In an October 13, 1992 commentary in the Houston Chronicle, Lay listed these and other favors that Bush doled out to the energy industry. In the long-term interest of a strong domestic exploration and production sector, President Bush championed alternative minimum tax relief for independent oil and gas producers and fought against efforts to enact federal pre-emption of states’ pro-rationing regulation, he wrote. President Bush not only knows energy policy, he has lived it. George Bush is the energy president.’
Like father, like son
Lay has been a political and financial backer of the current president since the time Bush decided to run for Texas governor.
The Center first reported in The Buying of the President 2000 that Enron employees and directors had contributed $550,025 to Bush through June 30, 1999, making the company the top patron of the then-governor. (According to CRP, Enron has given $736,800 to Bush since 1993.)
Enron, the Lays, and Jeffrey Skilling, who briefly succeeded Lay as the CEO, each gave $100,000 to President Bush’s 2001 inaugural fund. After the Florida voting fiasco, the Lays had given $10,000 to the Bush-Cheney 2000 Recount Fund, the maximum amount the fund accepted.
Internal Revenue Service revenue records show that the Bush campaign used Enron’s corporate jets during the Florida election controversy. Bush’s Recount Fund paid more than $13,000 to Enron for the use of the company’s jets, but political campaigns typically are required to pay only a fraction of the actual costs for the flights.
Some two-dozen letters released by Texas archivists in February last year revealed that the Enron chief had personally lobbied the governor on several issues.
Lay’s first letter to Bush, on Feb. 15, 1995, was on deregulation. Bush signed the restructuring legislation in Texas in 1999.

AIM OF THE EXERCISE
In the text on Enron's ties to President Bush, how much did the Lays give to the Bush-Cheney 2000 Recount Fund?

INPUT DATA
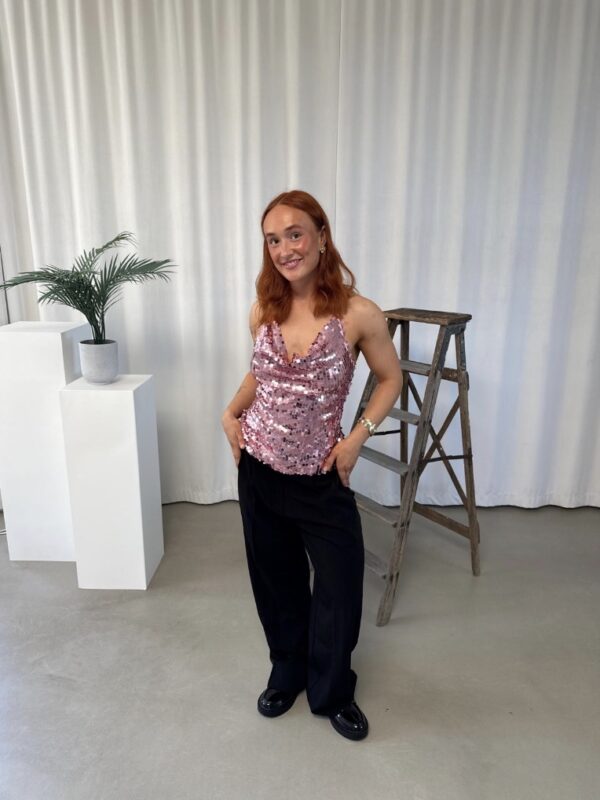 Waterfall Saga glimmertop, Lyserød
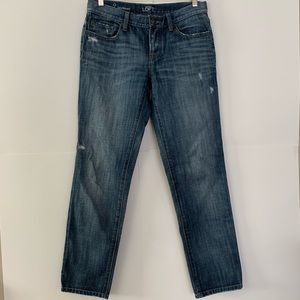 Ann Taylor LOFT | Boyfriend dark wash Jeans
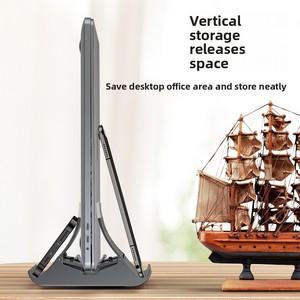 Đa Chức Năng Trọng Lực Dọc Máy Tính Xách Tay Làm Mát Đứng Kim Loại Máy Tính Để Bàn Khung Giá Cho Máy Tính Máy Tính Bảng Lưu Trữ Tạo Tác - Product Image 3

RESULT OF THIS TASK
$10,000, the maximum amount the fund accepted.